Like most sports, players/contestants rely on knowing the strong points of their teammates and try to decipher the strengths, weaknesses and personalities of their opponents’.
Unlike most sports, rodeo is fascinating in that the teammates and opponents don’t think or act as humans.
The communication between rider and horse during a barrel racing or roping event is incredible.
Understanding their opponents’ traits during the bronc, bull or roping events is critical.
Rodeo contestants are true athletes and deserve far more recognition than they often receive.
I’ve realized it has been over 15 years since I’ve worked on any form of motion/action photography.

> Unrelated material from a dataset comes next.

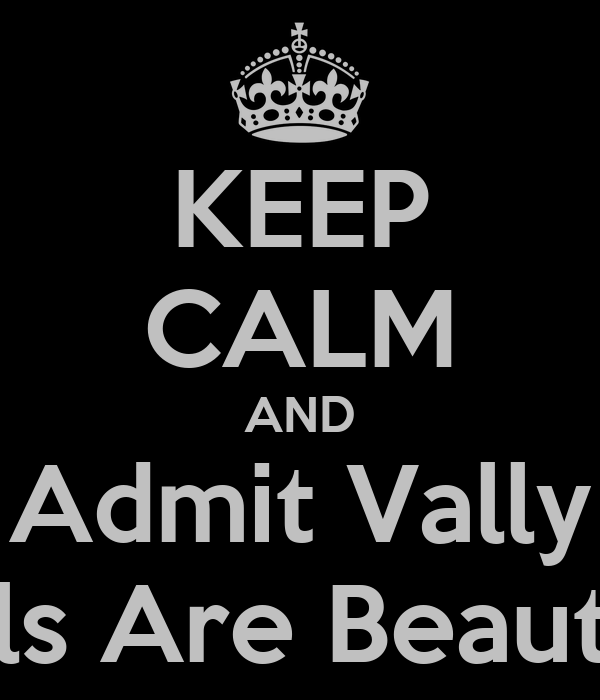 KEEP CALM AND Admit Vally Girls Are Beautiful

With either night skies & light painting or my primary focus of historic artifacts and locations,
most of my subject matter has been very still. Depth of Field and composition had become my central focus and half my work involved tripod use for longer exposures.
This year I’ve been feeling the need to bring my photography back to me, inspire my feelings of creativity and learning.

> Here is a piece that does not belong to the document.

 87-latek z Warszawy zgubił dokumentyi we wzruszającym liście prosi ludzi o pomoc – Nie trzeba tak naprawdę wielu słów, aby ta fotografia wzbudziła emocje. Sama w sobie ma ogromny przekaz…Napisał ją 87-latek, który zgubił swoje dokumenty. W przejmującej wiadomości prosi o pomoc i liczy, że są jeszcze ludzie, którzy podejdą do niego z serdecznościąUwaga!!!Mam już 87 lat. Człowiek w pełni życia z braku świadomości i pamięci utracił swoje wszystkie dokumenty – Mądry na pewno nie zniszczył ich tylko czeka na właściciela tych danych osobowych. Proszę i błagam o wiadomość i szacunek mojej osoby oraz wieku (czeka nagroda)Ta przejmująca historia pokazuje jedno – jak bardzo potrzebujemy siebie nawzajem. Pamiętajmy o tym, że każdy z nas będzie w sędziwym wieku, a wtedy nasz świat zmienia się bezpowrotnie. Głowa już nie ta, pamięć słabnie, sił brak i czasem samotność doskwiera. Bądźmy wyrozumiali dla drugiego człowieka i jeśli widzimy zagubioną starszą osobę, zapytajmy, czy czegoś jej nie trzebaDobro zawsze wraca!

I’ve gone back to many of the older techniques I learned in my film days, selective focus, soft focus, black & white (which has always been my preferred taste),
pinholes and zone-plates; I’ve even been trying to refine my use of strobes.
It has been difficult to find motion inspirational. I enjoy wind and water working a landscape but receive much more pleasure from simply watching.

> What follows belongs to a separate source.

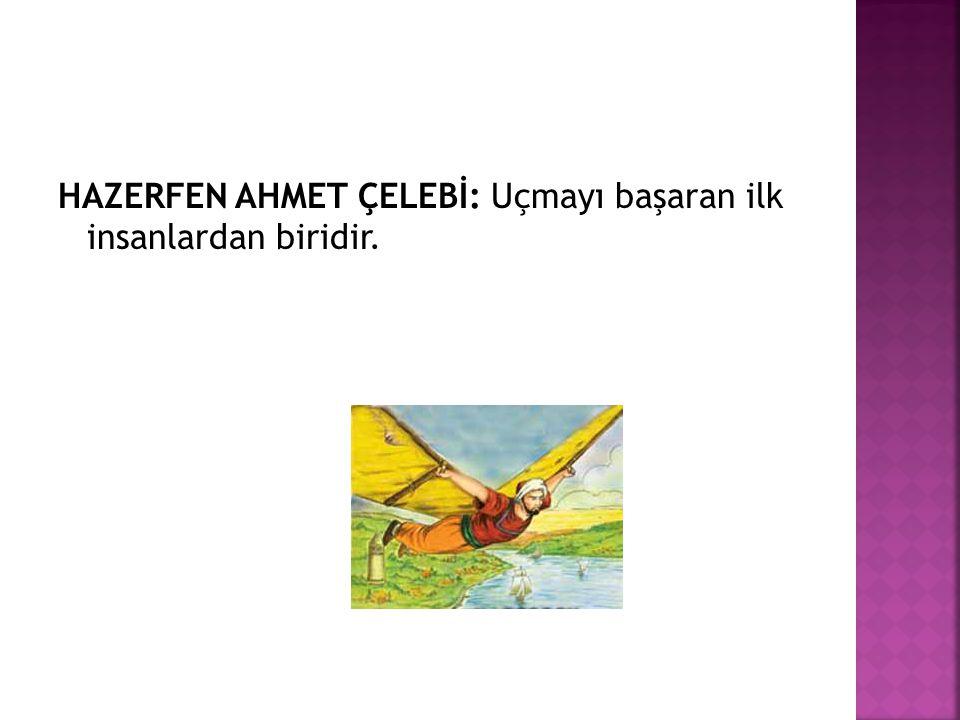 HAZERFEN AHMET ÇELEBİ: Uçmayı başaran ilk insanlardan biridir.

The same applies to wildlife. And though I do enjoy partaking in certain sports, I find spectating is usually quite boring.
Reflecting back on my childhood, the two sports I always enjoyed watching were baseball and rodeo.
Besides requiring incredible athletic ability and endurance, I find rodeo fascinating because of the teamwork.
Especially when your partner, as well as the opponent, doesn’t reason with the human mentality.
Being able to communicate with your horse to make the tight turn of a barrel or cut a steer for roping takes talent.
Riding the bulls is one of the finest shows of endurance, agility and reading your opponent.